** start of Selected extract **

One woman wasn’t interested. All she wanted to do was get by the men with carts and their discussion. She pushed in front of her a load of frozen and other perishable foods, the type of stuff everyone else was avoiding.

“Let me through, please,” she said, adding. “You’ve scared my kids with all this talk about hurricanes. They won’t even come into this aisle.”

It suddenly dawned on me that she didn’t believe in hurricanes, or at least ones that would affect her. She belonged to the school of not believing, because if you did that, it wouldn’t happen. Believe in it, and it would. In the old days of magic, this belief had real power. If you name it, you make it real. As long as she didn’t admit a hurricane was coming, it would not come.

The more I thought about her that day, the more I realized she was doing the right thing, or at least the human thing. We are not a species that likes to confront unpleasantness. Why upset yourself over something you can’t control? If the truth makes you uncomfortable, believe a lie.

** end of Selected extract **

### What needs to be done
Answer these questions on the passage about the shopper and the hurricane talk.
1. What was the woman pushing in front of her?
2. According to the woman, what effect had the talk about hurricanes had on her kids?
3. What does the closing paragraph say to do if the truth makes you uncomfortable?

** start of Data segment **

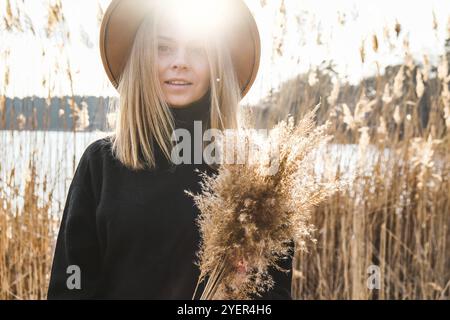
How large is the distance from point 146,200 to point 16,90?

** end of Data segment **

### Answer to the exercise
1. A load of frozen and other perishable foods.
2. It had scared them, and they would not even come into the aisle.
3. Believe a lie.